◆プロボクシングWBA世界ライトフライ級(48・9キロ以下)タイトルマッチ12回戦 〇同級1位・高見亨介(TKO 10回2分48秒)王者エリック・ロサ●(30日、横浜BUNTAI)
無敗の挑戦者WBA世界ライトフライ級1位・高見亨介(23)=帝拳=が悲願の王座奪取に成功した。2階級制覇王者エリック・ロサ(25)=ドミニカ共和国=に挑み、序盤からパンチを上下に散らし主導権を握る展開。
無敗の2階級制覇王者をキャンバスに沈めた高見が、ベルトを肩にかけ誇らしげにリングを一周した。「めちゃくちゃうれしいです。2ラウンドで相手が嫌がっているのが分かって(予告した)6回で仕留められるかと思ったが粘り強くて…。でも10回で仕留められて良かった」と誇らしげに笑った。
パワーで王者を圧倒していった。2回に左で早くもグラつかせ、徹底したボディー打ちでロサの体力を削った。そして10回、右フックで待望の初ダウンを奪う。立ち上がった王者だが、ダメージは明らか。再開後にスリップ気味にダウンするとレフェリーは試合をストップ。プロの世界チャンピオンだけを目指し、全てをこの時のために費やしてきた23歳は「本当になったんだ…」と喜んだ。
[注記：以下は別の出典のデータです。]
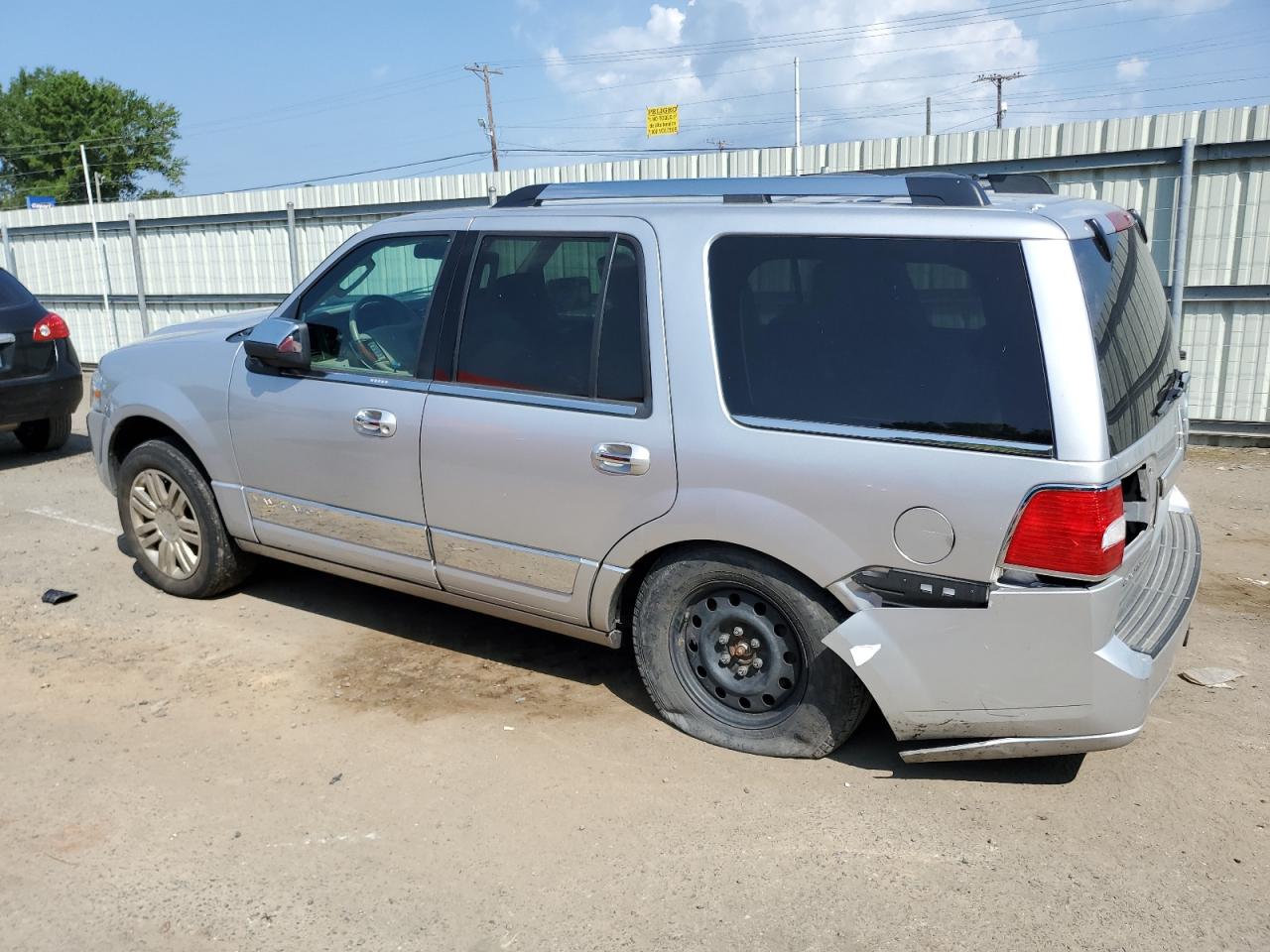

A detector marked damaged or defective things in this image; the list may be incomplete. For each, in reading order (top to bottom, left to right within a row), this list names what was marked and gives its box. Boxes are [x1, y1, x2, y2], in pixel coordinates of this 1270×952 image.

ボクシングは小学2年でスタートした。当時キックボクシングを習っていたが、父の友人で協栄ジムでマネジャーをしていた大竹重幸氏(67)=現青木ジムマネジャー=から「ボクシングをやってみれば」と誘いを受けた。大竹氏は父に連れられ高見が初めてジムを訪れた時のことは、今でも鮮明に覚えている。
「サンドバッグを打ってすぐに驚いた。パンチの回転が速く、ナザロフ(元WBA世界ライト級王者)、鬼塚(元WBA世界スーパーフライ級王者)と同じ音がしたんです」。小学校2年生のパンチは、ジム出身の世界王者たちと同じ音を響かせ、無限の可能性を感じた。大竹氏が協栄ジムを辞める時だ。「亨介には将来がある。しっかりしたジムで育ってほしい」と中学1年になったダイヤの原石を帝拳ジムにお願いした。
スピード、パワー、メンタル全てを持ち合わせる次期スター候補。多くの世界王者を輩出してきた帝拳ジム・本田明彦会長でさえ「うちの秘密兵器」というほどポテンシャルは高く、期待通りに世界王者不在だった名門ジムに再び世界のベルトをもたらした。身長166センチとリミット48・9キロ以下のライトフライ級では大柄。